Oracle Decision Model

From the software architecture perspective, a blockchain could be used as a component or connector within a large software system. Blockchain-based solutions typically need to send/receive data to/from off-chain components. However, as the execution environment of blockchain is self-contained, it can only access data included in transactions and the global state. An oracle is used to bridge blockchain with the external world. An oracle can be characterized along three dimensions: the direction of the data flow, the initiator of the data flow, and the decentralization of the deployment. Thus, the patterns in this category cover such dimensions of oracles. The oracle decision model is shown below figure. This decision model could be skipped for use cases that can operate purely on the transaction and global state, e.g., cryptocurrencies.

Decision model for interaction with the external world

Decision model for interaction with the external world

When it comes to the oracle deployment options, a centralized oracle could be applied to collect the external state. The centralized oracle introduces a trusted third-party into the blockchain system to verify the external state. Such a centralized oracle component becomes a single point of failure, whose unavailability, failure, or compromise may prevent blockchain from completing the transaction validation. To overcome a single point of failure, a decentralized oracle consisting of multiple external servers and independent data sources could be used. In this case, the voting pattern could be used with multiple decentralized oracles to reach consensus on the external state. For example, k-of-m threshold signature could be used by multiple oracles to sign on the same value to be written on to the blockchain.

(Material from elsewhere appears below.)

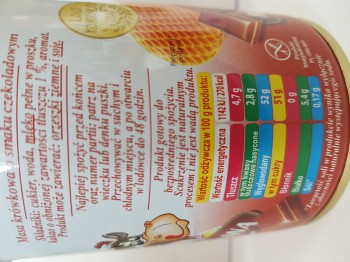 Masa krówkowa o smaku czekoladowym 400 g Helio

The direction of the data flow is typically the first factor to consider. If the data flow from the external world to the blockchain, an inbound oracle is used to transfer data from the external world to the blockchain. Depending on the initiator of the data flow, we can choose either a pull-based inbound oracle or a push-based inbound oracle pattern.

When a smart contract requests an off-chain state/data, the pull-based inbound oracle receives the request from the caller smart contract, gathers the state from off-chain components, and sends the state back to the caller using a transaction. This process is transparent as it is implemented using smart contracts that communicate via delegated calls. A pull-based inbound oracle’s performance is constrained by the transaction rate of the blockchain network and the time needed to collect external data once the request is made to the oracle.

A push-based inbound oracle uses off-chain components to monitor external state/data changes and proactively injects any updates into the blockchain. This enhances the performance as the calling smart contract does not need to wait for the oracle to collect data. However, because such a push-based inbound oracle is not deployed on blockchain as a smart contract, the data provision depends on an off-chain component that does not have security guarantees similar to the blockchain. If the use case needs to resolve temporal conflicts, the history oracle pattern could be applied to complement push-based inbound oracle to provide historical values of off-chain data. In these patterns, how the data came into existence is invisible.

If the data flow from blockchain to the external world, an outbound oracle can be used to transfer data from blockchain to the external system. Similar to in-bound oracles, there are push-based outbound oracles and pull-based outbound oracles. The former keeps monitoring the blockchain for relevant updates. For example, watching the events logged in Solidity smart contract, and subsequently triggering relevant off-chain activities. Alternatively, a pull-based outbound oracle query on-chain data on demand.